Occupy St. Louis protesters told to end encampment

By JIM SALTER

Associated Press

ST. LOUIS (AP) — About 100 Occupy St. Louis protesters who have camped in a downtown park for more than a month have been given a Friday deadline to move out, but many said they have no plans to leave.

City employees told the protesters they have until 3 p.m. Friday to remove 52 tents from Kiener Plaza, dubbed “Freedom Square” by the protesters, and that police also plan to start enforcing the park’s regular 10 p.m. curfew. Occupy St. Louis responded with a news release headlined, “Hey Hey, Ho, Ho: The Occupiers Will Not Go!”

“I plan to be here at 10 p.m.,” Sasha Patino, one of the facilitators for Occupy St.
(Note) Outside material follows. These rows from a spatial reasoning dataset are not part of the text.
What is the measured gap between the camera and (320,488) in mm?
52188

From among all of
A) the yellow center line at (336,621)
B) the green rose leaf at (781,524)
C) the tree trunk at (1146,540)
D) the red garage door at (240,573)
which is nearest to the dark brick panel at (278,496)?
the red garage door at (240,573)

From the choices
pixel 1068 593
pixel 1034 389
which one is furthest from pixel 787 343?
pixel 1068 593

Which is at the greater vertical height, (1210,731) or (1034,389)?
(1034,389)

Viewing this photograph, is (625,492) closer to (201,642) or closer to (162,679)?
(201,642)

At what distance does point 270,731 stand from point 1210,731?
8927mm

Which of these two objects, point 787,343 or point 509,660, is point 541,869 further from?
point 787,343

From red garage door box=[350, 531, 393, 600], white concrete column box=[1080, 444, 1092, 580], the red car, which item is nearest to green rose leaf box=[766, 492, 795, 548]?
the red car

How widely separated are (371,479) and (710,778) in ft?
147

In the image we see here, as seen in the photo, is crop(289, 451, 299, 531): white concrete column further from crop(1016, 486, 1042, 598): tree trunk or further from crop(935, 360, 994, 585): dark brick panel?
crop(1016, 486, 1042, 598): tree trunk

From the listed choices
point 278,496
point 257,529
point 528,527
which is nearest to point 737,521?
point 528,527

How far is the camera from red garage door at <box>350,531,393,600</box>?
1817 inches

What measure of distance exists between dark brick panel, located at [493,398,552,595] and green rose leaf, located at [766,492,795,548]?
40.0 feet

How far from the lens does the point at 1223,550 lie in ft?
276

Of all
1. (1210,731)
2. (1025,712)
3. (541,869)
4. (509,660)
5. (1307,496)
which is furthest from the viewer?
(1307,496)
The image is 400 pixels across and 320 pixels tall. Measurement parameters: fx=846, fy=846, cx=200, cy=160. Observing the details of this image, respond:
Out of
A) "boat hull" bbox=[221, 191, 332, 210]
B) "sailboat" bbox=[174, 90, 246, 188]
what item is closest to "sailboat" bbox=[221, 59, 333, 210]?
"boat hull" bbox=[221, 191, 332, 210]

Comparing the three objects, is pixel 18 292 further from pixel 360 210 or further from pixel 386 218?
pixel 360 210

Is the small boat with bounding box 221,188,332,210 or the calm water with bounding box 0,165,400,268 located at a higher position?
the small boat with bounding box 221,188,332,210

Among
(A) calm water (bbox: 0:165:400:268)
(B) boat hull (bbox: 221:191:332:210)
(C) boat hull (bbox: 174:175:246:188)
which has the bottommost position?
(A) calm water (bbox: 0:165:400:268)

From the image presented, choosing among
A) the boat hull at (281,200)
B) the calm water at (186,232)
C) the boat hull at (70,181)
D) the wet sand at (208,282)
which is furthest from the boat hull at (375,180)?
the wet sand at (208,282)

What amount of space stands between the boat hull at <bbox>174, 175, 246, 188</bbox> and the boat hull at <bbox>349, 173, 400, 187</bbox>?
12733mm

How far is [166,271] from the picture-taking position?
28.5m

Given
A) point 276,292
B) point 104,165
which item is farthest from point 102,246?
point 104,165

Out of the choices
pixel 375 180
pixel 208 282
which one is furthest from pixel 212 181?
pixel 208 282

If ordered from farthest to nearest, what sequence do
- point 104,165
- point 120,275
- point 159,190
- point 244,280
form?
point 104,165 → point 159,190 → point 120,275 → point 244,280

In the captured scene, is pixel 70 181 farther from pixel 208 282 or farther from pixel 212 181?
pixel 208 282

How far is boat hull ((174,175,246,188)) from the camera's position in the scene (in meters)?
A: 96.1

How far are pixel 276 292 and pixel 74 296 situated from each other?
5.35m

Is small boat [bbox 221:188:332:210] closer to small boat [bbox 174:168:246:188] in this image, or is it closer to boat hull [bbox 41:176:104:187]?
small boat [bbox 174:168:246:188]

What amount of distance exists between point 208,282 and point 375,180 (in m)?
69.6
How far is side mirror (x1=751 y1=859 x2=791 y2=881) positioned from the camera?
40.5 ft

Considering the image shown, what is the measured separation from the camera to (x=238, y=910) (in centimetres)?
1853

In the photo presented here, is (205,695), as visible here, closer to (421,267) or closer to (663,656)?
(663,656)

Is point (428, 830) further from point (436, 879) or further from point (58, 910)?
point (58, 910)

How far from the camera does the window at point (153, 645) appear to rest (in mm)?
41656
Louis, said early Friday. “I do not expect excessive force, and we will not instigate anything ourselves.”

It wasn’t immediately clear if police would immediately move to disperse the camp at 3 p.m. or how officers intended to handle protesters who refuse to leave. Messages left with police and city officials were not immediately returned early Friday.

Demonstrators who have joined nationwide Occupy protests against what they corporate greed and economic inequality have at times had conflicts with police — most notably in Oakland, Calif., where two Iraq War veterans were hurt in separate clashes with officers — but there have been no reports of violence in St. Louis.

Only 10 arrests have been reported, all for curfew violations one night early in the encampment. Police have since allowed the protesters to remain camped despite their apparent violation of two city laws: the 10 p.m. park curfew and a prohibition of structures such as tents in parks.

Mayor Francis Slay wrote last week in his blog that the time has come for the St. Louis encampment to end, citing a rising number of complaints and the need to free up Kiener Plaza for other public use.

City leaders met Tuesday with about four dozen protesters, ranging in age from their 20s to their 70s, a mix made up largely of college students, homeless people, military veterans and retirees. The meeting was mostly cordial with the two sides sharing ideas about possible alternatives and agreeing they wanted to avoid any violent confrontations.

Still, Slay’s chief of staff, Jeff Rainford, told the group that while protests are welcomed, the encampment needed to end “sooner rather than later.”

City leaders offered some compromises such as 24-hour access to sidewalks for protests near the park. Mary Ellen Ponder, a special assistant to Slay, suggested development of a “speaker’s corner” that would be available constantly for anyone, including protesters. And the city offered use of another downtown park, albeit one not quite so visible, though overnight camping would be prohibited there, too.

“I do not consider those to be acceptable alternatives,” said Patino, a 41-year-old accounting and business management student at the University of Missouri-St. Louis. He said the protesters planned a Friday evening meeting to consider what to do.

But the Occupy St. Louis new release suggested they prefer to stay at Kiener Plaza.

“The medium is the message and our medium is occupation,” the release said.